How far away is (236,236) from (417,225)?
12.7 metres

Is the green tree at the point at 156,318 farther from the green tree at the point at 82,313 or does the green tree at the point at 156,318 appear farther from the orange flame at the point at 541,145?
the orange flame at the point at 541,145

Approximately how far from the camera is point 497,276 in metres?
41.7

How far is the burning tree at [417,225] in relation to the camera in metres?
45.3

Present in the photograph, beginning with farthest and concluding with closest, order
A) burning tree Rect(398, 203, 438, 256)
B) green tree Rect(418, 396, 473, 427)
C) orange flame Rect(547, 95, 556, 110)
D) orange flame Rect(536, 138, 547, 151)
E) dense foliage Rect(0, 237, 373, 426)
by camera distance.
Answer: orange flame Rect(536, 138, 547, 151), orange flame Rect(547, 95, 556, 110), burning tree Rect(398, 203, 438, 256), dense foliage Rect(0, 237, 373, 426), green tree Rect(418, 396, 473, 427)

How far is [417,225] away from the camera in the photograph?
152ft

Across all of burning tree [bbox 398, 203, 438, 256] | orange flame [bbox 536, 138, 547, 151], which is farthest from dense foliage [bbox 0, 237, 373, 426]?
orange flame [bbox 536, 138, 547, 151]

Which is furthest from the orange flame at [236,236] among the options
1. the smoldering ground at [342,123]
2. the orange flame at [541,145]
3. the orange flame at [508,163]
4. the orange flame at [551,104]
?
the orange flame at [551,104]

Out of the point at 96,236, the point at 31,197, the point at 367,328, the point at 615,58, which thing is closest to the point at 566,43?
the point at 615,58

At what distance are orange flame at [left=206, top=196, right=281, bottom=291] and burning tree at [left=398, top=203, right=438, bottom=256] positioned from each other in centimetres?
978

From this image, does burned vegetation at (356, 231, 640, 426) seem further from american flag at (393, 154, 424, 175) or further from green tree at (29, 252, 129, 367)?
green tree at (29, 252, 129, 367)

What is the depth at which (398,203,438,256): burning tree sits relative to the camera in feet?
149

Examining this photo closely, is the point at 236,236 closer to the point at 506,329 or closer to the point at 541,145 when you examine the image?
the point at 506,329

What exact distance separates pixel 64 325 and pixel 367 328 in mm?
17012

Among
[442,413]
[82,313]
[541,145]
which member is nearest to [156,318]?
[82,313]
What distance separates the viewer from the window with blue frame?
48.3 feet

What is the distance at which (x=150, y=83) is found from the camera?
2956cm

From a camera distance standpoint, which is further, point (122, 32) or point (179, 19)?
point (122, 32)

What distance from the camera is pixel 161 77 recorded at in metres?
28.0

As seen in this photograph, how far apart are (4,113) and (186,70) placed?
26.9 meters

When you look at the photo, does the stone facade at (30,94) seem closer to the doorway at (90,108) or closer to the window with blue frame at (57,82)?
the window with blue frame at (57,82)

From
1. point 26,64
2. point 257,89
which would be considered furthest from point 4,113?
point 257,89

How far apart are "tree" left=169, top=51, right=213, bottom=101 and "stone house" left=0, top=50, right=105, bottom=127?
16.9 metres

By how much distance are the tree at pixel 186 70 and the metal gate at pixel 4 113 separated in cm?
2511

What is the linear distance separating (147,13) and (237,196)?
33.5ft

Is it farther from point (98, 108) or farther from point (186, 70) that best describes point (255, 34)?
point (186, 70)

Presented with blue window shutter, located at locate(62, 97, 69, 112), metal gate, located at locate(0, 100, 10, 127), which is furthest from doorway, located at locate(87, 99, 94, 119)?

□ □ □ □ □

▶ [TASK] Nothing but the lines from the line with "What distance separates" to the last line of the listing above should appear; please retype them exactly, both ends included.

▶ [WORKED SOLUTION]
What distance separates the viewer from the window with blue frame?
48.3 feet

What is the distance at which (x=150, y=83) is found from the camera?
2956cm

From a camera distance standpoint, which is further, point (122, 32) or point (179, 19)?
point (122, 32)

What distance from the camera is pixel 161 77 recorded at in metres?
28.0

As seen in this photograph, how far apart are (4,113) and (186,70) placed?
26.9 meters

When you look at the photo, does the stone facade at (30,94) seem closer to the doorway at (90,108) or closer to the window with blue frame at (57,82)?
the window with blue frame at (57,82)

From
1. point 26,64
2. point 257,89
which would be considered furthest from point 4,113?
point 257,89

How far apart are "tree" left=169, top=51, right=213, bottom=101 and "stone house" left=0, top=50, right=105, bottom=127?
16.9 metres

By how much distance are the tree at pixel 186 70 and the metal gate at pixel 4 113 separated in cm?
2511

What is the linear distance separating (147,13) and (237,196)?
33.5ft

Is it farther from point (98, 108) or farther from point (186, 70) that best describes point (255, 34)?
point (186, 70)

Presented with blue window shutter, located at locate(62, 97, 69, 112), metal gate, located at locate(0, 100, 10, 127), which is furthest from doorway, located at locate(87, 99, 94, 119)?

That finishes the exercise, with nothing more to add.